February 29, 2016
Contact: National Media Affairs Office
Phone Number: (202) 307-1000
DEA Meets With Pharmaceutical Industry Leaders Today To Discuss Collaboratively Preventing Prescription Drug Misuse And Abuse
WASHINGTON - U.S. Drug Enforcement (DEA) Acting Administrator Chuck Rosenberg and the Chief of DEA’s Office of Diversion Control, Lou Milione hosted a meeting today in Washington with industry leaders representing the prescription drug supply chain in America.
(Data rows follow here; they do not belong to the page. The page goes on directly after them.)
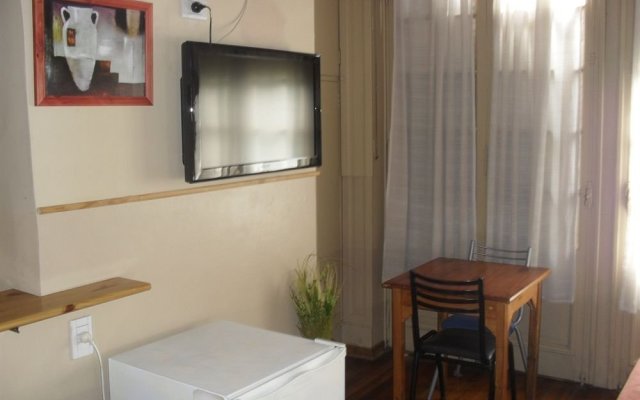 De la Rue in Buenos Aires, Argentina from 57$, photos, reviews - zenhotels.com room amenities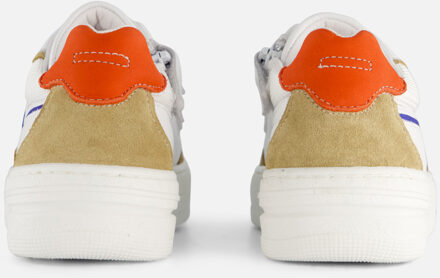 GIGA Sneakers wit Leer - 37,39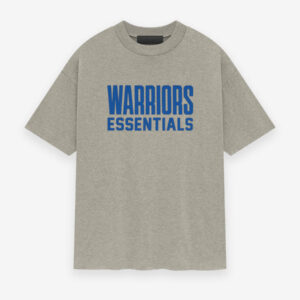 Essentials Warriors Tee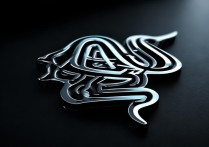 雷蛇logo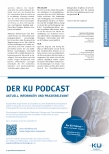 Vorschauseite 3: KI im Gesundheitswesen: Erhebliches Potenzial, aber nicht ohne Hindernisse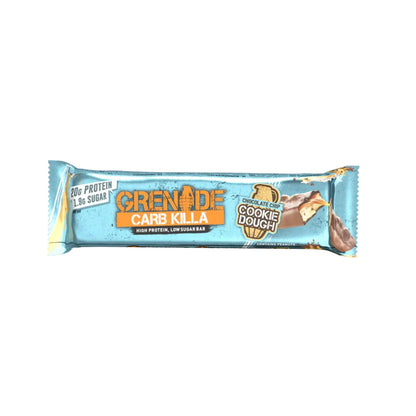 Grenade Carb Killa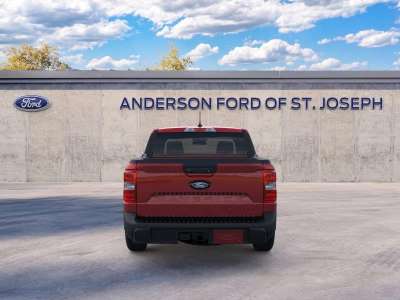 New 2026 Ford Maverick for sale in St. Joseph MO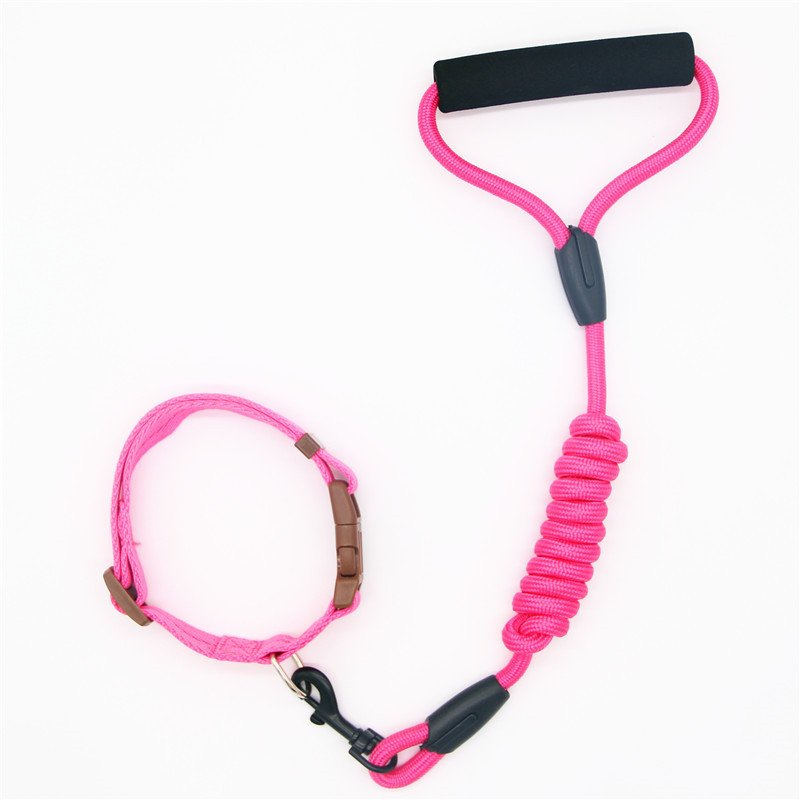 Pet Leash Dog Collar - Image 7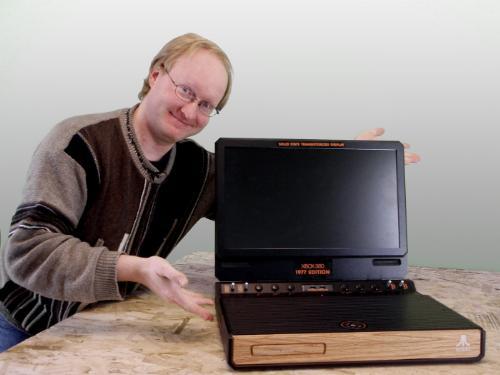 benheck-combo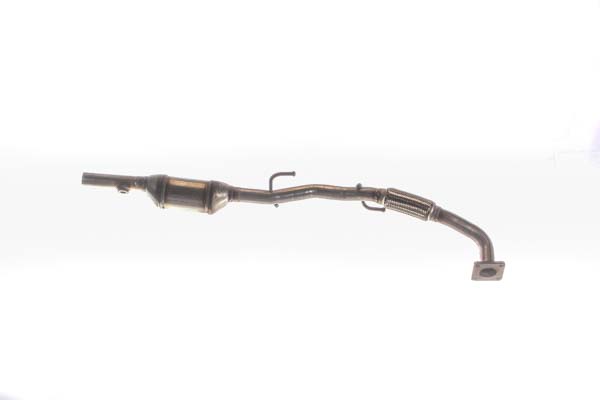 FPPL CB93697 Katalysator für SEAT SKODA VW
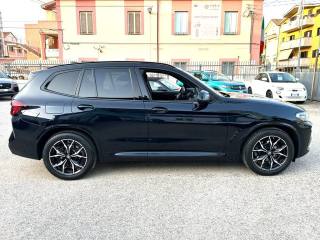 BMW X3 usata, con Climatizzatore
The purpose of their dialogue was to discuss ways to minimize pharmaceutical diversion while maintaining legitimate commerce and patient access.
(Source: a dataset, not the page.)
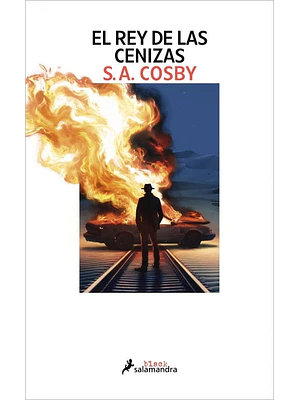 Rey De Las Cenizas, El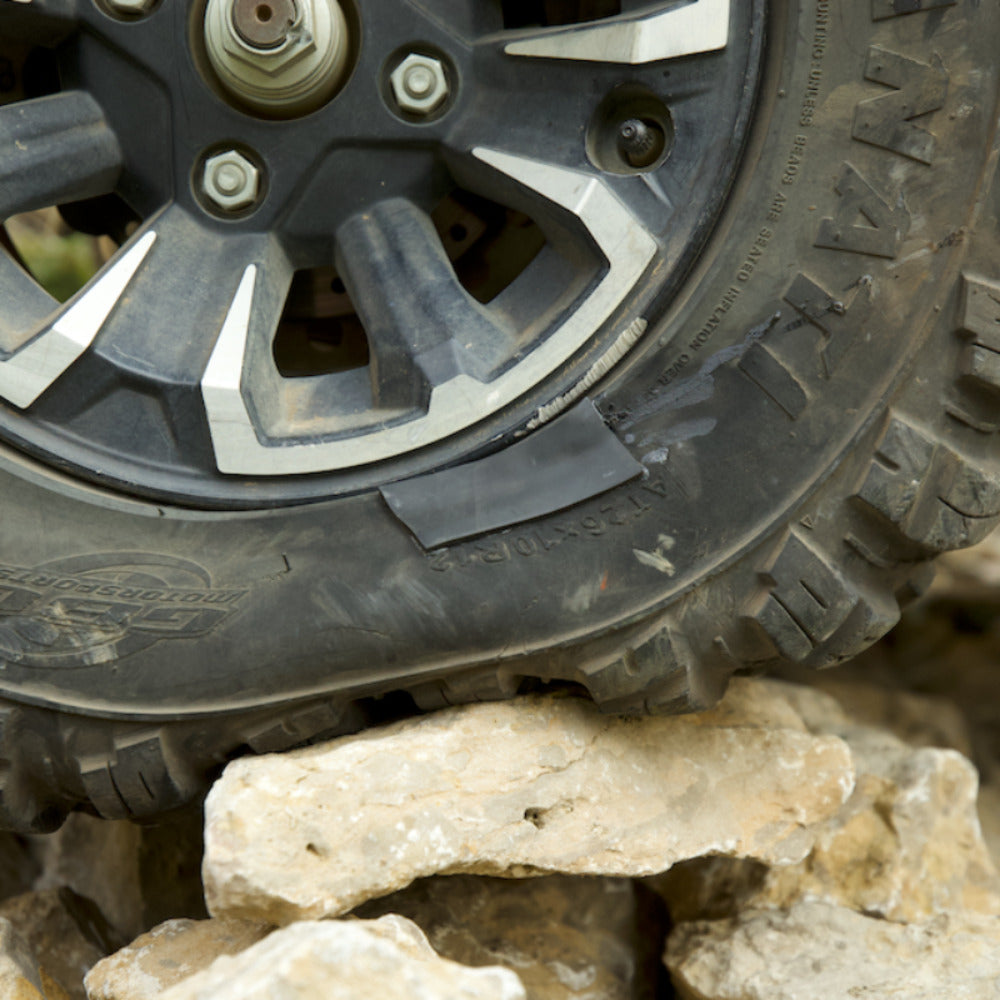 GlueTread ATV Pro Tire Repair Kit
“The pharmaceutical industry has a vital role on the front lines of preventing drug misuse and abuse across America, as do we, and we plan to work closely with them,” said Acting Administrator Rosenberg. “Today’s forum helps us all to find the right balance between providing patients with important prescription medications and reducing the addictions, overdoses, and crimes that too often result from these substances falling into the wrong hands.”
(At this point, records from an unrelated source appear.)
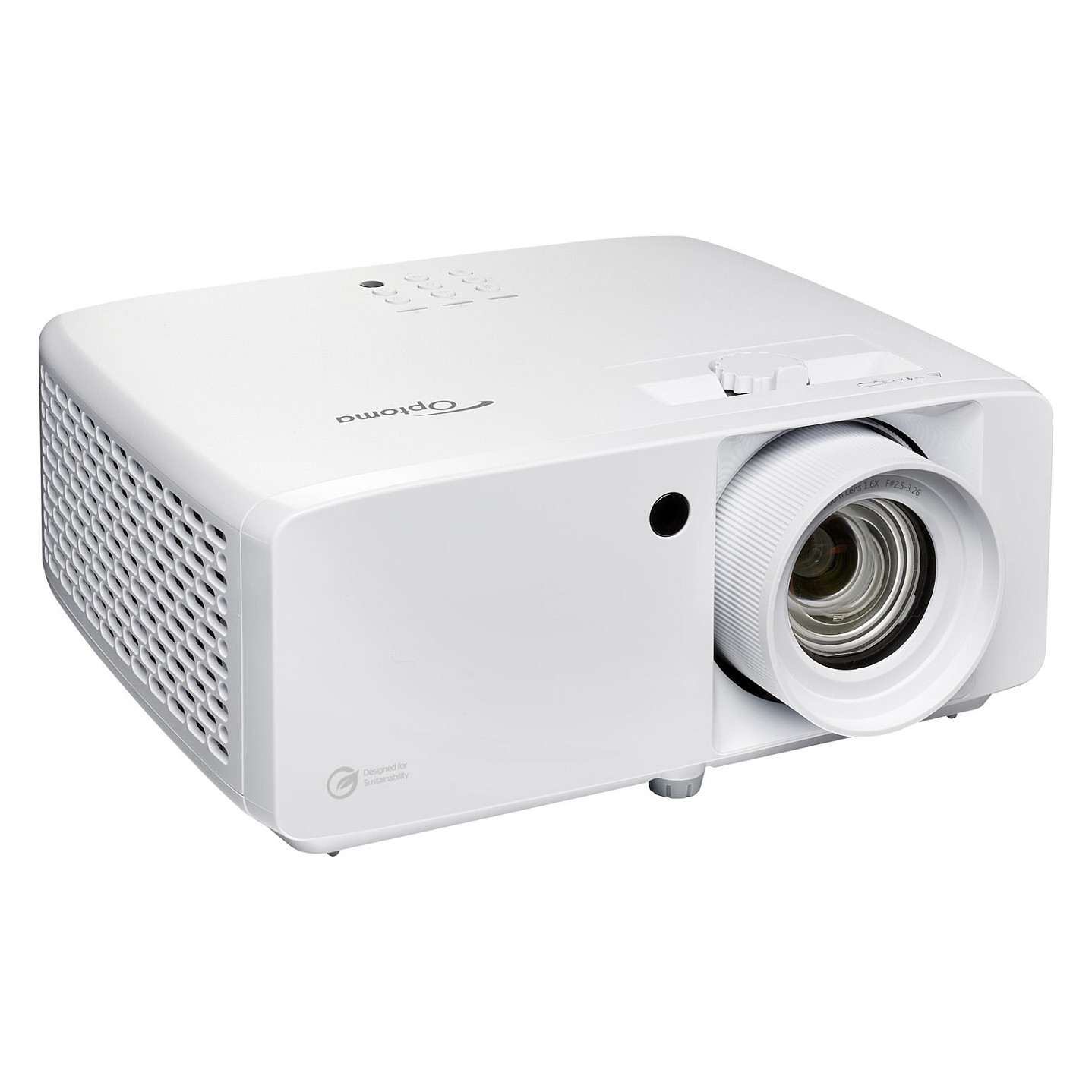 Projektor OPTOMA ZH551 DLP Laser Full HD 5500 ANSI lumena-7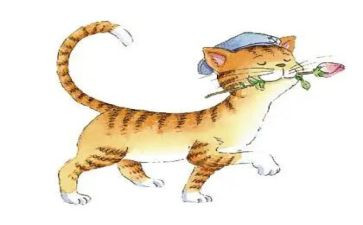 笑猫日记26读后感模板8篇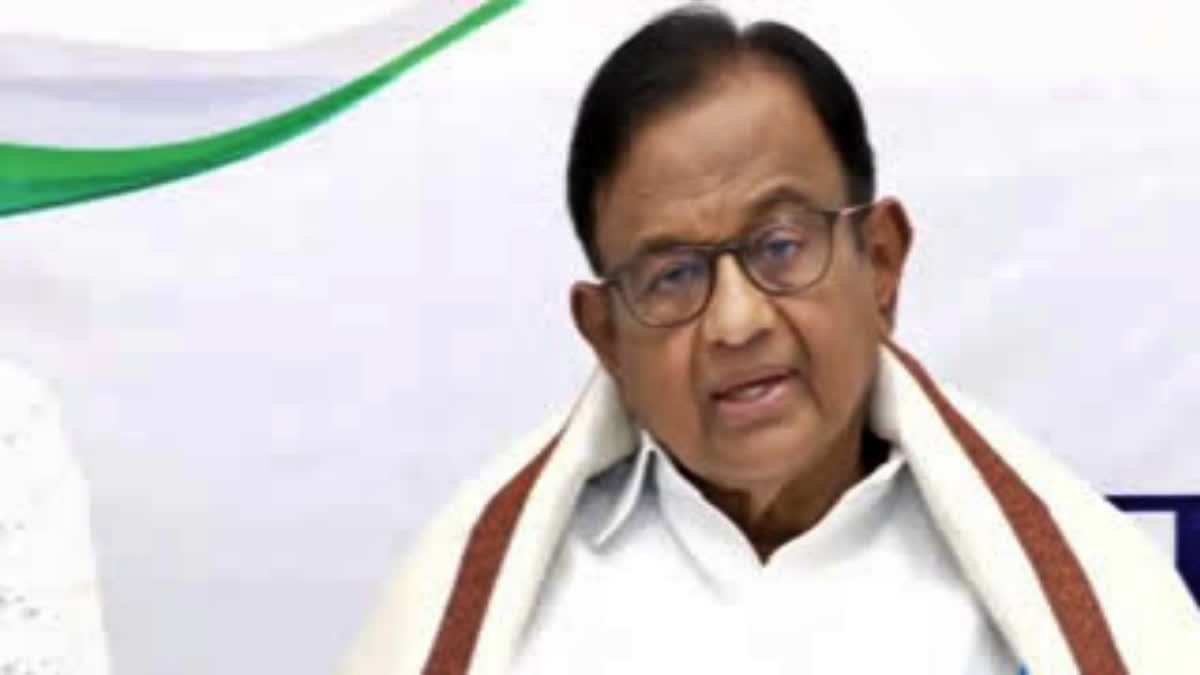 Uniform Civil Code can't be forced on people by agenda-driven majoritarian govt: Chidambaram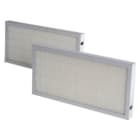 MAICO - Ersatzfilter 2 x F7 für WRG 180 EC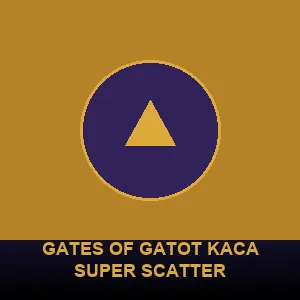 Gates of Gatot Kaca Super Scatter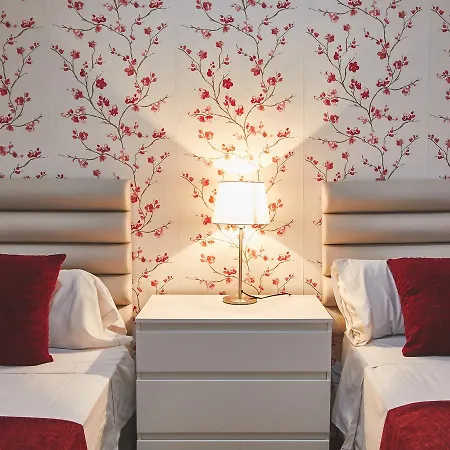 Alcam Calabria Apartamento Barcelona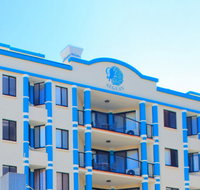 Aegean Apartments - Accommodation VIC
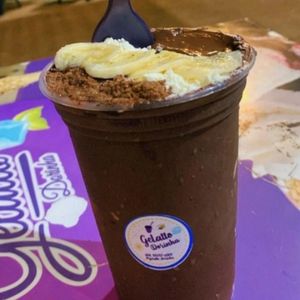 imagem do produto Açaí Nutella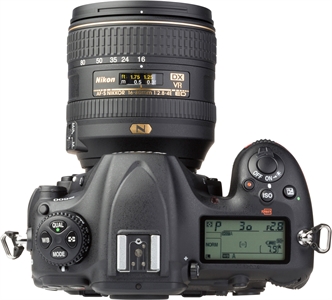 NIKON D500 + AF-S DX NIKKOR 16-80MM F/2.8-4 E ED VR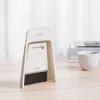 Mini Süpürge Despan kombinasyonu set ev yumuşak kürk sihir küçük süpürge süpürme masaüstü temizleme fırça silecek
“DEA is creating opportunities to interact with these companies about their roles and responsibilities under the Controlled Substances Act. A clear understanding of each other’s goals and challenges better equips both of us to fight our country’s prescription drug abuse epidemic,” said Deputy Assistant Administrator Milione.
At this forum, DEA presented attendees with information on federal laws and regulations affecting their industry, and provided a forum to ask questions, share their perspectives and voice concerns about regulatory requirements and current issues.
The abuse of controlled-substance medications is an epidemic in America today. 6.5 million people aged 12 and over abused these drugs in 2014, according to the Substance Abuse and Mental Health Services Administration’s National Survey on Drug Use and Health. According to the Centers for Disease Control and Prevention, in 2013 someone died of an unintentional drug overdose every 13 minutes, and more than half of those overdoses were attributed to these medications.